▸ Problem description
Starting with the first line of the records and continuing through the line with "(C) the player's", write the lines out again with "left arm" changed to "raised arm" and everything else left as it is. Leave the pictures out of your answer.

▸ Data section
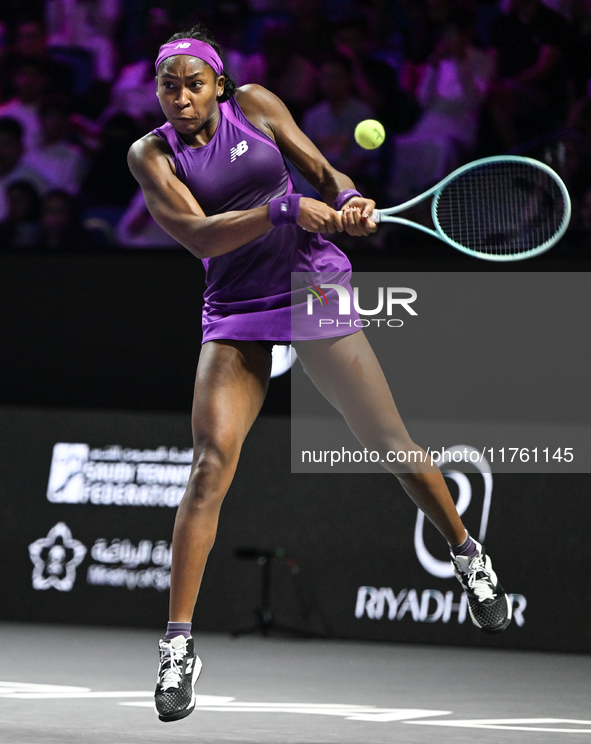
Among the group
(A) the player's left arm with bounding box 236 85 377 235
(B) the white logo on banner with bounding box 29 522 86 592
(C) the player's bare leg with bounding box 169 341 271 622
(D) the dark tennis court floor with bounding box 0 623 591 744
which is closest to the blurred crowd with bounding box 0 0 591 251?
(B) the white logo on banner with bounding box 29 522 86 592

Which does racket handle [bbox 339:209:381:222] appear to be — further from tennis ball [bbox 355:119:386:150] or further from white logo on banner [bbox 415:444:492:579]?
white logo on banner [bbox 415:444:492:579]

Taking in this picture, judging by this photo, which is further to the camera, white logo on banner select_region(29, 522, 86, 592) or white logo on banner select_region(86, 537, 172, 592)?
white logo on banner select_region(29, 522, 86, 592)

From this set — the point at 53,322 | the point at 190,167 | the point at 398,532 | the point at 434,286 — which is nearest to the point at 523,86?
the point at 434,286

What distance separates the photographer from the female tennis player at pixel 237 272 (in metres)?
3.14

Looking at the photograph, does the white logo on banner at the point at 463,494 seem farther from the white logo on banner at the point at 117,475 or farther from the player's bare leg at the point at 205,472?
the player's bare leg at the point at 205,472

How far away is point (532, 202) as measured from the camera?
471 centimetres

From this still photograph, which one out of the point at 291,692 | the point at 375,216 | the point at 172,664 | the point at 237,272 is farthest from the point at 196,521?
the point at 291,692

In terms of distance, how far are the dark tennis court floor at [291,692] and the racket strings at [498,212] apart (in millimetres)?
1721

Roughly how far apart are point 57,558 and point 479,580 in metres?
3.70

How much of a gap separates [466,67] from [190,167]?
3.96 metres

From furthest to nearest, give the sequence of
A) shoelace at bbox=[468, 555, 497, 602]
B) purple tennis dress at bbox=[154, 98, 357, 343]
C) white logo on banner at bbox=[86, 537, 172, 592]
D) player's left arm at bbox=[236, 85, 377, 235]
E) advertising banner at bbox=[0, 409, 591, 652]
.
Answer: white logo on banner at bbox=[86, 537, 172, 592], advertising banner at bbox=[0, 409, 591, 652], shoelace at bbox=[468, 555, 497, 602], player's left arm at bbox=[236, 85, 377, 235], purple tennis dress at bbox=[154, 98, 357, 343]

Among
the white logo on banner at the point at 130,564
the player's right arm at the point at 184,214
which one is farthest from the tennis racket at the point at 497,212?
the white logo on banner at the point at 130,564

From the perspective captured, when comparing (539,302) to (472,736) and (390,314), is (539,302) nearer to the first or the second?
(390,314)

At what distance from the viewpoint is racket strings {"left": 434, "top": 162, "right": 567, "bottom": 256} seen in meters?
4.21
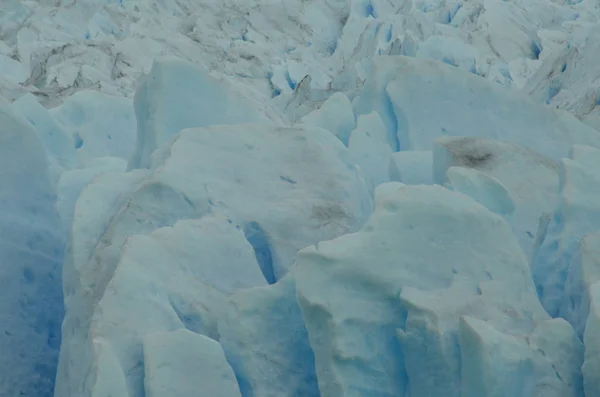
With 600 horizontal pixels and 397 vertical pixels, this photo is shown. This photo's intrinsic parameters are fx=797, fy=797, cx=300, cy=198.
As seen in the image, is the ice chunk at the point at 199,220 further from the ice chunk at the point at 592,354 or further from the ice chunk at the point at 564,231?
the ice chunk at the point at 592,354

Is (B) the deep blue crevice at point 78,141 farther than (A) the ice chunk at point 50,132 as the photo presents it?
Yes

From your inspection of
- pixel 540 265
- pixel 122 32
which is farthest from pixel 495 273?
pixel 122 32

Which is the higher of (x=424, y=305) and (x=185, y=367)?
(x=424, y=305)

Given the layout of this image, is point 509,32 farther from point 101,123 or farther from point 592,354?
point 592,354

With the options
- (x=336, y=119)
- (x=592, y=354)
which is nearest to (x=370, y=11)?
(x=336, y=119)

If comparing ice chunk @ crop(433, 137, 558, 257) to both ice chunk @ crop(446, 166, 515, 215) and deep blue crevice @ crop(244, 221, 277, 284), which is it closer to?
ice chunk @ crop(446, 166, 515, 215)

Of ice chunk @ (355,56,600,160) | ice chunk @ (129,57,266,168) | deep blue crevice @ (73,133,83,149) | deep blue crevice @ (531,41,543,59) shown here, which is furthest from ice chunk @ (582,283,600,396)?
deep blue crevice @ (531,41,543,59)

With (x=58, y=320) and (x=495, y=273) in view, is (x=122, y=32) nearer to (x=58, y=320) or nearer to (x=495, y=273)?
(x=58, y=320)

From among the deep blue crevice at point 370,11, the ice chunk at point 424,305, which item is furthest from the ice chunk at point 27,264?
the deep blue crevice at point 370,11
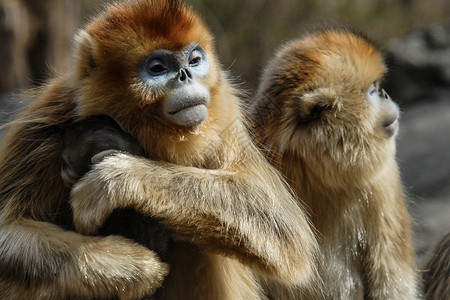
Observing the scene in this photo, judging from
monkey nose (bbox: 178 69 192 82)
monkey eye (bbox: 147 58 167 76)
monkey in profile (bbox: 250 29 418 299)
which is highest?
monkey eye (bbox: 147 58 167 76)

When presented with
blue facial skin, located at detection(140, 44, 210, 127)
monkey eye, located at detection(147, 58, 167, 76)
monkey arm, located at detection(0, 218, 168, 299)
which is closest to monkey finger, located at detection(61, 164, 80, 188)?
monkey arm, located at detection(0, 218, 168, 299)

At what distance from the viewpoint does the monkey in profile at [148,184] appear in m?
3.71

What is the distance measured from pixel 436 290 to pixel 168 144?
8.11 feet

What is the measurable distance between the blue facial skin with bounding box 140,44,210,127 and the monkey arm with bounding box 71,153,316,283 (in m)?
0.30

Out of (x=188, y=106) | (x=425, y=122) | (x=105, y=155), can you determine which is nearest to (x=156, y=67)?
(x=188, y=106)

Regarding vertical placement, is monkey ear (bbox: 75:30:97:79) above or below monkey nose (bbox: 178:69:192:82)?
above

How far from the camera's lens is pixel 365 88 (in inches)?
192

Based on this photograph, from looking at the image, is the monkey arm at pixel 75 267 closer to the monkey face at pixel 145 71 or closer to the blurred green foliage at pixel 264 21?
the monkey face at pixel 145 71

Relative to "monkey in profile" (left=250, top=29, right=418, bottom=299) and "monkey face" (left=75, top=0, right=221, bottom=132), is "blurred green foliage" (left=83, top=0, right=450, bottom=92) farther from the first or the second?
"monkey face" (left=75, top=0, right=221, bottom=132)

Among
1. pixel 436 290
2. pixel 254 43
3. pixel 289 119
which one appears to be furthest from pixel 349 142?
pixel 254 43

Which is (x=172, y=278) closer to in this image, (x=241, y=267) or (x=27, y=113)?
(x=241, y=267)

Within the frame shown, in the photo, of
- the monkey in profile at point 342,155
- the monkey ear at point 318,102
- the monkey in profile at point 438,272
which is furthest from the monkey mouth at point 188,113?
the monkey in profile at point 438,272

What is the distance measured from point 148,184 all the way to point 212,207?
0.38 metres

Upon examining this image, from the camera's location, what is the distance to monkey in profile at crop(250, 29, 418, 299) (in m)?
4.72
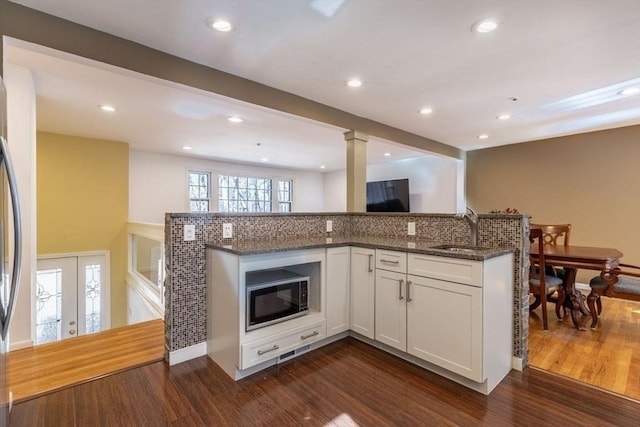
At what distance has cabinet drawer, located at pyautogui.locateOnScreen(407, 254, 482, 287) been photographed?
189cm

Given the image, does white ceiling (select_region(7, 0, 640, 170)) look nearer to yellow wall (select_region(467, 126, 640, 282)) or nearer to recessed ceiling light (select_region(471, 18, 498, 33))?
recessed ceiling light (select_region(471, 18, 498, 33))

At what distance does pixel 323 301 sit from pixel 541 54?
266 centimetres

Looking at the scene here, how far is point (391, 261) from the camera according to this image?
2371mm

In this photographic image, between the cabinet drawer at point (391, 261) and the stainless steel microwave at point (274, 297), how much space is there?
624mm

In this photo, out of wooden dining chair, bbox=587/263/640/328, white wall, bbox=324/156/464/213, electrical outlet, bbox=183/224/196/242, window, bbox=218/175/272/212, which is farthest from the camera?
window, bbox=218/175/272/212

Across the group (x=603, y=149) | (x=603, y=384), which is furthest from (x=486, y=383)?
(x=603, y=149)

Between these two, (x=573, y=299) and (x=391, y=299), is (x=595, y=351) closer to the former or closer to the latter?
(x=573, y=299)

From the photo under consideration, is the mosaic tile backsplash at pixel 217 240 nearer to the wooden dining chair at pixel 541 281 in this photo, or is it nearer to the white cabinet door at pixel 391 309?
the white cabinet door at pixel 391 309

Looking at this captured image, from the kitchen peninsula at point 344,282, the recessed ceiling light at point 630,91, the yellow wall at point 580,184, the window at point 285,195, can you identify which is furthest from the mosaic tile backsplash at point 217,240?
the window at point 285,195

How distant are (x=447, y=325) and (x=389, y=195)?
5138mm

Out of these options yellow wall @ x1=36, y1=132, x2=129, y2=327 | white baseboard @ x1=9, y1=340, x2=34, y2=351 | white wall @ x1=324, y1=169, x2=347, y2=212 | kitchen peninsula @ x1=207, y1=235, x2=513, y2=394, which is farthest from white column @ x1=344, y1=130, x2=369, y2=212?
white wall @ x1=324, y1=169, x2=347, y2=212

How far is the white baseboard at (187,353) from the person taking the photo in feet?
7.48

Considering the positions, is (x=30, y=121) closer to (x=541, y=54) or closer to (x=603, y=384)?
(x=541, y=54)

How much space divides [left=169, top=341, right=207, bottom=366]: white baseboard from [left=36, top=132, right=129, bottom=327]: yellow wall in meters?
3.77
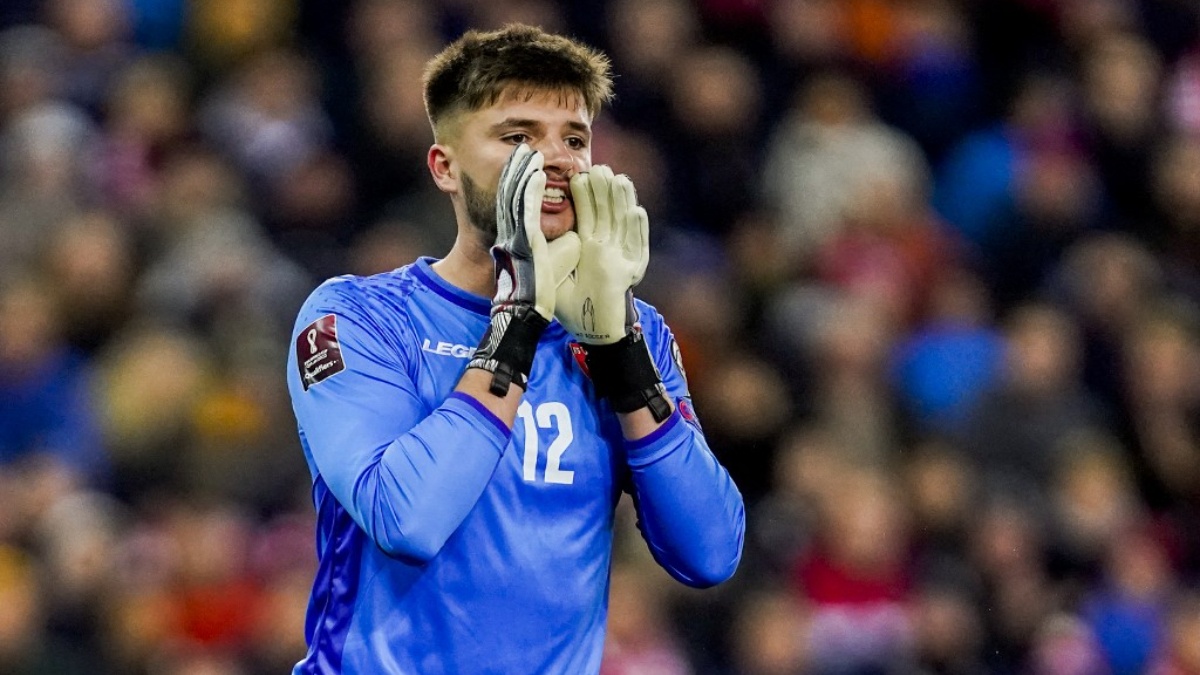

▸ Response below
Among the group
(A) the player's raised arm with bounding box 236 85 377 235
(B) the white logo on banner with bounding box 29 522 86 592
(C) the player's bare leg with bounding box 169 341 271 622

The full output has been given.